EMC VNX – Control Station Auditing

In this post I would like to cover two main topics: auditing the administrative access to the Control Station, and auditing events. Auditing is a specialized form of logging. The purpose of auditing is to record the “security-relevant events” that happen on a system and provide sufficient information about who initiated the event and the event’s affect on the system (eg. success or failure).

Auditing on the VNX Control Station

Auditing is one of the highest priority customer requests in the system management arena. The auditing feature on VNX Control Station is enabled by default and starts when the CS is booted.

Default Audit Events

The default audit events are in audit.rules file, that is located in /etc/audit/audit.rules. The file is configured to provide auditing events important to the VNX. The file can be modified to provide any custom audit requirements. By default the audit is enabled for:

  • root file system access by Administrators
  • a list of “sensitive” system files
  • changes to the audit infrastructure
  • users authenticating to the system

Audit Events types

There are several main record types associated to the audit events:

  • SYSCALL – information associated with a system call invocation
  • PATH – information about a file being accessed
  • CWD – the current working directory of the process
  • USER_XXXX – events associated with a user authenticating to the system
  • FS_WATCH – associated with accessing a file system object that has an explicit watch placed on it.

Audit Commands

The commands for auditing are native Linux commands.
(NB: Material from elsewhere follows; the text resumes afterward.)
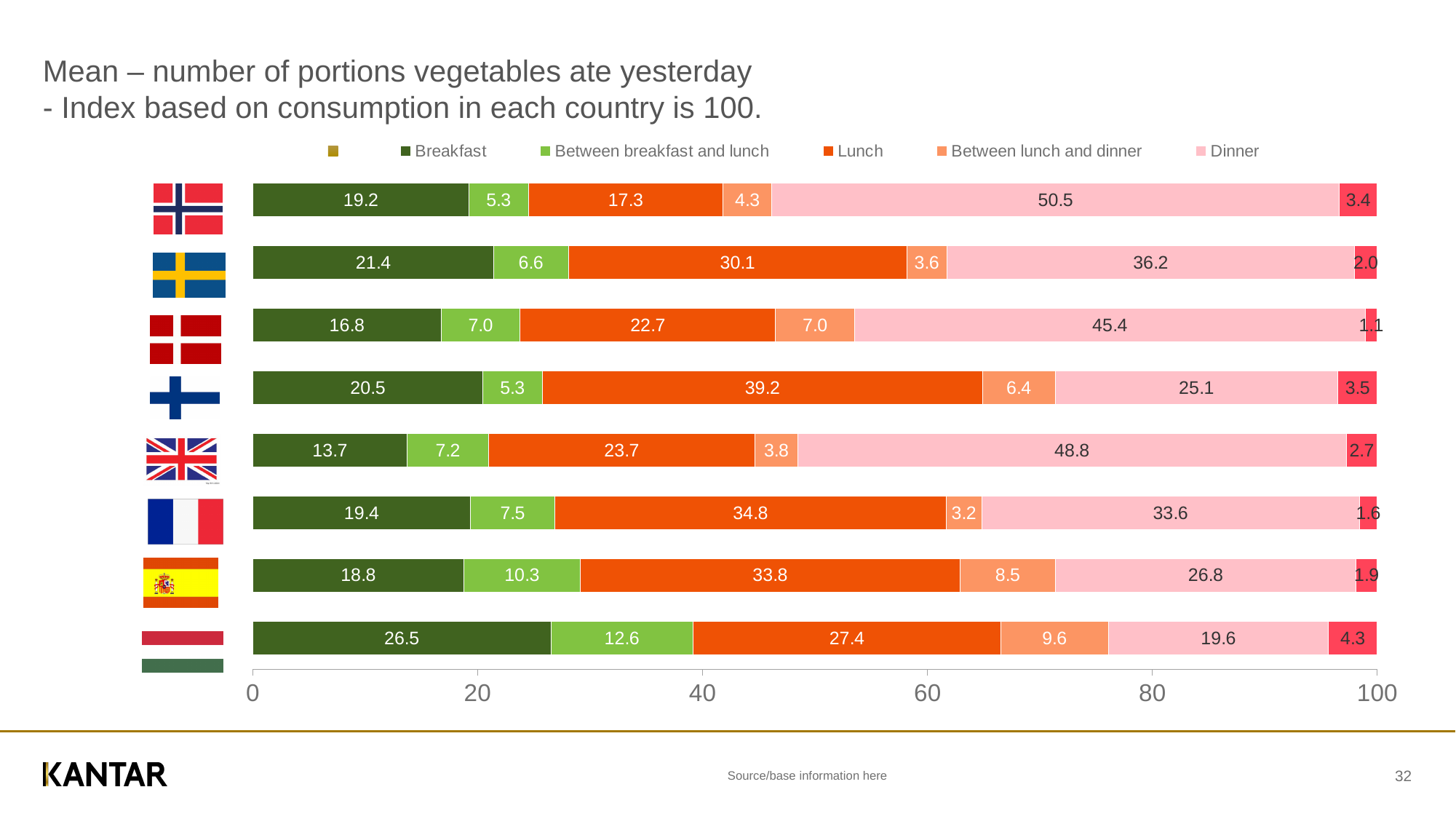
Which has the larger Lunch value, the second bar from the top or the third bar from the top? The second bar from the top Which bar has the highest Breakfast value? The bottom bar (26.5) Which bar has the lowest Breakfast value? The fifth bar from the top (13.7) What is the Dinner value for the top bar in the chart? 50.5 Which bar has the highest Lunch value? The fourth bar from the top (39.2) In the top bar, what is the difference between the Dinner value and the Breakfast value? 31.3 How many country bars are plotted in the chart? 8 What is the Lunch value for the bottom bar in the chart? 27.4 What is the Between breakfast and lunch value for the seventh bar from the top? 10.3 What is the title of the chart? Mean – number of portions vegetables ate yesterday - Index based on consumption in each country is 100. Is the Dinner value for the bottom bar greater or less than 20? less What kind of chart is shown on the slide? Stacked bar chart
There are no VNX specific commands for auditing. Of course all commands have man pages if you wish to gather more information, but in summary the commands are:

  • /sbin/auditctl – this command controls the kernel’s audit subsystem.
  • /sbin/ausearch – this command reads the audit trail
    • The audit.log file is a plain text, but it contains numeric values that make it difficult to read. The ausearch command offers options that translate the values to names.
  • /sbin/aureport – this command produces summary reports of the audit logs.
An example for creating Audit Reports

An example for creating Audit Reports

  • /sbin/service auditd – this command controls the audit subsystem and has the listed options.

Audit Backups

The auditing configuration files and the current audit log file are back up to the backend file system /nas/var/auditing. Every 180 seconds the auditing backup is performed for each Control Station. If the Control Station in slot 0 is replaces, the software recovery steps try to automatically restore the audit configuration from the backend backups. Recovery of the slot 1 Control Stations auditing has to be performed manually.